Hearing Officer Michael Lessmeier said he did not believe the Supreme Court case, which refers to junk cars, relates directly to the rock crusher.
Jane Sebens, deputy city attorney testified on behalf of the Planning Commission.
She said the commission approved the rock pit and crusher as an accessory use in a D3 zone.
“What the record here shows is seven reasonable minds, reviewed and deliberated on the evidence, they applied a reasonable interpretation of the law to that evidence and they reached a unanimous, well throughout decision,” Sebens said.
Sebens said the appellants’ briefing contained “gapping omissions.”
“One outstanding error,” Sebens said, “…I would challenge the appellate to show us where the Planning Commission found that the rock crusher is the primary principle use taking place on this site. That is a pretty significant mischaracterization of the record.”
Sebens said the planning commission knew it could not approve the permit if the crusher was a dedicated crusher. It is not impossible to haul away the rock to be crushed off-site, but the economics don’t allow it, she said. While the rock crusher could be locates somewhere else, “the gravel is where it is,” Sebens said. Coogan Construction, however, is not allowed to bring rock onto the site to crush, she said, as it would make the crusher a principle use and not an accessory use.
Historically, CBJ has considered rock crushing as an accessory to sand and gravel permits, Sebens said.
Sebens said CBJ has found that for temporary public road projects, the Conditional Use Permit process was too much. A permit for use of a rock crusher for these types of road projects, she said, can be had by department approval.
The Montana Creek area is a neighborhood where there has been sand and gravel operations, “because that is where the sand and gravel is,” Sebens said.
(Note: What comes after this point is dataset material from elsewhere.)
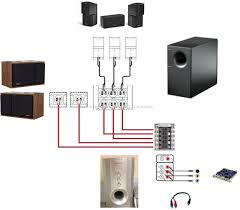 rca home theater receiver home theater subwoofer rca cable 2 best home theater systems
Contrary to the appellants’ argument, the CBJ comprehensive plan calls for sand and gravel extraction before residential uses, she said.
“Nobody wants gravel extraction in their neighborhood,” Sebens said. “The good news is it isn’t for forever.”
“The Planning Commission believes that the appellant did not meet the burden of proof,” Sebens said. “The appeal should be denied.”
Coogan’s was represented by attorney Dan Bruce with Baxter, Bruce and Sullivan.
Whether the rock crusher is an accessory to the gravel extraction does not have to do with the value of the crusher to the operations, Bruce said, it is the amount of its use. The permit is for sand and gravel extraction, he said, not only for a rock crusher. “Mining the gravel and the rock, screening it, washing it and then crushing a portion of the materials that are removed,” Bruce said. The crusher is a “small portion of the operation.”
The conditions imposed on the permit does not represent a failure of the process, they help minimize the impact of this use that may be otherwise inappropriate in the neighborhood, Bruce said.
“Sand and gravel is recognized as a basic component for the development of the community,” Bruce said. “The more expensive you make it the more expensive development becomes. That is why you crush things on site.”
“There is no other conclusion that there is substantial evidence to support the findings of the planning commission,” Bruce said.